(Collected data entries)
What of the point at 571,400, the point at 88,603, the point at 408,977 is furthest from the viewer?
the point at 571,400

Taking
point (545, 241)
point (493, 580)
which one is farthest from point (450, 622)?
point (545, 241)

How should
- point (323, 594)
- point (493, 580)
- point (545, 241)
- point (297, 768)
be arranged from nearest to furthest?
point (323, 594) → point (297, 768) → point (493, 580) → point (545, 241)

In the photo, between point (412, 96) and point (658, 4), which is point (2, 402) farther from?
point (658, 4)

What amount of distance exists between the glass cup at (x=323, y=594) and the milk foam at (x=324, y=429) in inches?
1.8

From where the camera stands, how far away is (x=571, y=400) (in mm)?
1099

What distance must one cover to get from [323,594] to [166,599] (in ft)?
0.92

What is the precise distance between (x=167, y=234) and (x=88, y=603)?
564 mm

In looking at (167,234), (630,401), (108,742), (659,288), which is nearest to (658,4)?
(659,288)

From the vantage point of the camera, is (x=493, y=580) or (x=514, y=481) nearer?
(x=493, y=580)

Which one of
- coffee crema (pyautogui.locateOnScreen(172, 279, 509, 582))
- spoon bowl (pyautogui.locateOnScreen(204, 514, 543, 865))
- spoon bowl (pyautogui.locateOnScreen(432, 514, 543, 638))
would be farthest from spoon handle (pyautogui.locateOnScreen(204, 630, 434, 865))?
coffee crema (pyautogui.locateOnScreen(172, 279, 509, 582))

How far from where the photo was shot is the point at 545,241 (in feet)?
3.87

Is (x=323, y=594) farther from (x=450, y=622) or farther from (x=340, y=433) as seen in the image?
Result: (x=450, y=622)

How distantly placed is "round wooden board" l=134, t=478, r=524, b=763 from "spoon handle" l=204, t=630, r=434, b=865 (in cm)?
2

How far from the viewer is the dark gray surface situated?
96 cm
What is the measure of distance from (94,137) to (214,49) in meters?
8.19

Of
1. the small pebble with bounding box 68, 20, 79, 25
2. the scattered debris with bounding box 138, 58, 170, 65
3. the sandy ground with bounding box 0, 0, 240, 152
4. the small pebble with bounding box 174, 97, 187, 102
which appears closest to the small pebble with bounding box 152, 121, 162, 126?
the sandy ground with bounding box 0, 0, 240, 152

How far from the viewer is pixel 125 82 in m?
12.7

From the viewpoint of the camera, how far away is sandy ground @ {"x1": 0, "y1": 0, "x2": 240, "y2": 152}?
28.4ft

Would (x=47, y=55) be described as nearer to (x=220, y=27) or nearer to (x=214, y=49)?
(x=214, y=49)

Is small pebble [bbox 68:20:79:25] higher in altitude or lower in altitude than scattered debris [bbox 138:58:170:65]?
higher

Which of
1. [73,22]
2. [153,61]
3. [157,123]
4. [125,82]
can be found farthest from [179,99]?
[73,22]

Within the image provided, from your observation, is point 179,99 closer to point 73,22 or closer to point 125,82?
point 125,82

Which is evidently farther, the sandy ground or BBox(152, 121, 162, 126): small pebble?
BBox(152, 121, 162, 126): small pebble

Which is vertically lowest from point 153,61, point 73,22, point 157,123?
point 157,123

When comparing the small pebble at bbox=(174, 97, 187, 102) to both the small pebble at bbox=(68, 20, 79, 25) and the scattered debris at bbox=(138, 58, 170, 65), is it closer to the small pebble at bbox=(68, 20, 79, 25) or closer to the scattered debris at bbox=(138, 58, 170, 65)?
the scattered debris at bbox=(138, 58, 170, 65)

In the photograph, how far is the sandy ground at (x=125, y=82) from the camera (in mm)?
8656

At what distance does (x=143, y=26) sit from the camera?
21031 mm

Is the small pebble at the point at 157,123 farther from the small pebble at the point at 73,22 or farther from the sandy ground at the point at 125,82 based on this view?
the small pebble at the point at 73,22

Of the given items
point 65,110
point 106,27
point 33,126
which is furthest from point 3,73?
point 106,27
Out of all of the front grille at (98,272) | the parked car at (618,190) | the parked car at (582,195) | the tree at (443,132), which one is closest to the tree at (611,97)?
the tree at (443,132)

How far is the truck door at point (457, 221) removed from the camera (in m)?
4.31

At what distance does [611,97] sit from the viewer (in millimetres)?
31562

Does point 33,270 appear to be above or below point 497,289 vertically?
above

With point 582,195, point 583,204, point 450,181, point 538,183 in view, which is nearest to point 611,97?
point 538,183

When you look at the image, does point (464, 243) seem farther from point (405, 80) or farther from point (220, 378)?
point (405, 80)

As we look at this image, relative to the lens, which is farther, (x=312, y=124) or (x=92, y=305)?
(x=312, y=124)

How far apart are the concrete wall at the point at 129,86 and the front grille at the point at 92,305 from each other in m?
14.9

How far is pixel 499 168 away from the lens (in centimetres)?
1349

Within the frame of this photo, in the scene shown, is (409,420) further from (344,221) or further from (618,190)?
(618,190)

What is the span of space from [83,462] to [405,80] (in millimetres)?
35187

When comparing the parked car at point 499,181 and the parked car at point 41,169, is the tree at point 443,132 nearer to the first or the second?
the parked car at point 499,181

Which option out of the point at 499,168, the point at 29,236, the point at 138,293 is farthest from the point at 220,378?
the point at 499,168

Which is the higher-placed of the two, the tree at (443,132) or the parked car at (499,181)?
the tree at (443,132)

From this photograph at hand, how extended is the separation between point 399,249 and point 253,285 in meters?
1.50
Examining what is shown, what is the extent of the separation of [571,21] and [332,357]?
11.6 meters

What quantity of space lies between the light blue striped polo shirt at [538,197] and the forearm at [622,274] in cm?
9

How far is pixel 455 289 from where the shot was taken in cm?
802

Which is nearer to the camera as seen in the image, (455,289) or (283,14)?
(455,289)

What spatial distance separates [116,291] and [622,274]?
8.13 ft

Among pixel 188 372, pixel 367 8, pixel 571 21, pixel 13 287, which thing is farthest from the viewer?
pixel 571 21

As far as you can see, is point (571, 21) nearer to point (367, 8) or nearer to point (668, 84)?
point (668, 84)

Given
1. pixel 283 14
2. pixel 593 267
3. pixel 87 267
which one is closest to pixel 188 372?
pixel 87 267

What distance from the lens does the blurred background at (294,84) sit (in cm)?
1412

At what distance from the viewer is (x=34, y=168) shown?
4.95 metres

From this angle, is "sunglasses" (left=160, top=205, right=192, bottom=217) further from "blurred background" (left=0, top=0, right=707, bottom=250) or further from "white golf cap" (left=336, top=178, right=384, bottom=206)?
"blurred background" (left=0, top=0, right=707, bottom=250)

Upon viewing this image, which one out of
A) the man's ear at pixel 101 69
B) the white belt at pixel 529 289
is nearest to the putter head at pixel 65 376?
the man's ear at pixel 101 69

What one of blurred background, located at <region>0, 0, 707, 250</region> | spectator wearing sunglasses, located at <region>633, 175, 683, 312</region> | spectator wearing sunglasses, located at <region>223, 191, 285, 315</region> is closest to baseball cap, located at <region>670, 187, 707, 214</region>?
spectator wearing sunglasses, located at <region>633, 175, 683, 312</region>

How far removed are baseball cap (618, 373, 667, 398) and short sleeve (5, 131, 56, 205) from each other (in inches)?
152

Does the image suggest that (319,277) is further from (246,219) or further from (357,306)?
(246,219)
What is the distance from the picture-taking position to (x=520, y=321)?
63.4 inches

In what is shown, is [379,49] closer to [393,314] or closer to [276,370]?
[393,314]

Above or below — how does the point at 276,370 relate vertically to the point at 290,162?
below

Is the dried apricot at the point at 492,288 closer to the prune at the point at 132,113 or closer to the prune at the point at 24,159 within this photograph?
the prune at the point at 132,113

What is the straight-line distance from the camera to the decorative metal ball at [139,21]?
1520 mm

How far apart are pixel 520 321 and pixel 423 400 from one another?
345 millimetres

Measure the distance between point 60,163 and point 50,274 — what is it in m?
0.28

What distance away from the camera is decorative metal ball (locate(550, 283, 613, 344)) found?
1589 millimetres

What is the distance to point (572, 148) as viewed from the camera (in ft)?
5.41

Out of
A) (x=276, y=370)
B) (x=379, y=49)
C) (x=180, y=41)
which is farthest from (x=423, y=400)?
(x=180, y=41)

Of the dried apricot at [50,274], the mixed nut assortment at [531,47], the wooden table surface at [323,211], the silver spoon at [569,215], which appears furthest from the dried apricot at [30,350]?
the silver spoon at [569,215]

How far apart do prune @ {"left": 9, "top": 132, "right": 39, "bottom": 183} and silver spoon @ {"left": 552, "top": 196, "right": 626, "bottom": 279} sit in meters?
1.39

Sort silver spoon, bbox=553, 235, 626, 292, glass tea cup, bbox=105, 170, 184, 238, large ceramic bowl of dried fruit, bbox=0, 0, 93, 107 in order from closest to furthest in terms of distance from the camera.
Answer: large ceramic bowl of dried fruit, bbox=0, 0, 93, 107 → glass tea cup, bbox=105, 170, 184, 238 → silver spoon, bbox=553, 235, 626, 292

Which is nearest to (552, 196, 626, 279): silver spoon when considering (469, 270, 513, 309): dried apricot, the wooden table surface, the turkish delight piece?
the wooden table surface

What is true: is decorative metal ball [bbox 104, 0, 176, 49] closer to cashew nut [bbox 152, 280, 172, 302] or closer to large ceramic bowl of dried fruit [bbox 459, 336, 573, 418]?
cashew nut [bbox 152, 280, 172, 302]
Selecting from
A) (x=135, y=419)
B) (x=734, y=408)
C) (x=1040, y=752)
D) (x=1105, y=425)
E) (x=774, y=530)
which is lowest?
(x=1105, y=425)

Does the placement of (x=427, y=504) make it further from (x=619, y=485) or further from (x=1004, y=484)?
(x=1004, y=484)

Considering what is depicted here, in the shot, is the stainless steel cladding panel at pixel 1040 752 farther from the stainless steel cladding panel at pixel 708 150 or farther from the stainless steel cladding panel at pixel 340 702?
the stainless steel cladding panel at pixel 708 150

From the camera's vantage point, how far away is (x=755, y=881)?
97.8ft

*WHAT IS NEEDED:* Convert the lines from the one containing "Does the placement" through the end of the records into a Markdown table with two columns, "No." for the row number and "Entry" for the line. Leave out blank lines.

*RESPONSE:*
| No. | Entry |
|---|---|
| 1 | Does the placement of (x=427, y=504) make it further from (x=619, y=485) or further from (x=1004, y=484)? |
| 2 | (x=1004, y=484) |
| 3 | Considering what is depicted here, in the shot, is the stainless steel cladding panel at pixel 1040 752 farther from the stainless steel cladding panel at pixel 708 150 or farther from the stainless steel cladding panel at pixel 340 702? |
| 4 | the stainless steel cladding panel at pixel 708 150 |
| 5 | From the camera's vantage point, how far away is (x=755, y=881)? |
| 6 | 97.8ft |